Happy Distracted Driving Awareness Month, everybody.
Here’s an Internet trope that frequently pops up whenever bicycles are mentioned in the news. Stop me if you’ve heard this one before.
I’m a pedestrian, a cyclist, and I drive a car. Bikes might be only 1% of the traffic, but they’re responsible for 99% of the traffic violations I SEE EVERYDAY. Car drivers are licensed, responsible, and OBEY THE LAW. Maybe one in 50 drivers break the law.
What kind of fairy tale land do these people live in where the vast majority of motorists obey the law? Here’s what I see every single day I’m on the road.
During lunch today, I biked around the block at my office. I counted 12 cars leave the office parking lot — EVERY ONE OF THEM RAN A STOP SIGN and EVERY ONE OF THEM ROLLED THROUGH A RED LIGHT and EVERY ONE OF THEM FAILED TO SIGNAL THEIR TURN. Two of them nearly mowed down a crowd of pedestrians walking to lunch and VIOLATED THEIR RIGHT OF WAY. (An aside — besides stopping short to avoid getting hit by the speeding cars, I betcha this right-of-way violation was not noticed by the walkers. If I had pulled the same move on my bike, however, and startled them as I whizzed closely by, they almost certainly would have gotten a little upset at scofflaw cyclists endangering their lives. We call this “modal bias.”)
For those keeping count, that’s at least 38 moving violations by 12 drivers in the span of about 90 seconds. Instead of the one in fifty proportion of scofflaws to legal drivers I’ve seen in online claims, these guys are batting 1.000.
Here’s another violation I see every single day I go to the office.

◆ **SOURCE DATA**:
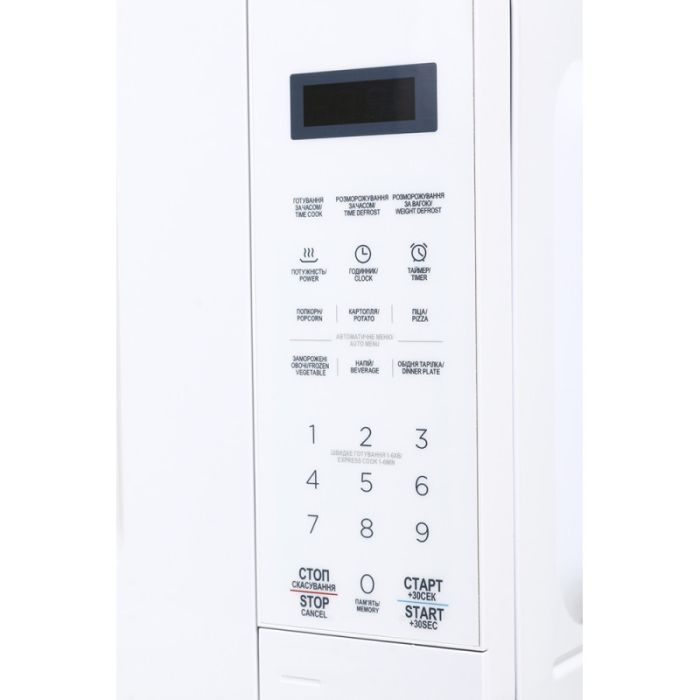Мікрохвильова піч Saturn ST-MW7164 зображення 5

◆ **BRIEF 1**:
Translate into Spanish the following sentence from the passage on traffic violations: "Here’s an Internet trope that frequently pops up whenever bicycles are mentioned in the news."
◆ **BRIEF 2**:
Carry the passage on traffic violations forward from its final sentence.
The material above has no connection to the passage on traffic violations.

◆ **EXERCISE ANSWER 1**:
Este es un tropo de Internet que aparece con frecuencia cada vez que se mencionan las bicicletas en las noticias.

◆ **EXERCISE ANSWER 2**:
This driver is violating California Vehicle Code 21453, which says drivers must stop before the stop bar or the crosswalk at a red light. This guy was also talking on his cell phone and his turn signal wasn’t on. This is in a left turn lane where the light is always red until a car stops on the detector loop, so it’s not like he was surprised by a yellow light and couldn’t stop before the crosswalk.
So tell me — where is this land of make believe where drivers don’t constantly endanger the lives of everybody around them?
Please understand I don’t get particularly uptight about the scofflaw behavior itself. If I did, I’d probably be unable to function, and I imagine it’s part of the reason most of us ignore the lawbreaking. It’s the rank hypocrisy that people believe they’re much more law abiding inside of a car that drives me a little nuts sometimes.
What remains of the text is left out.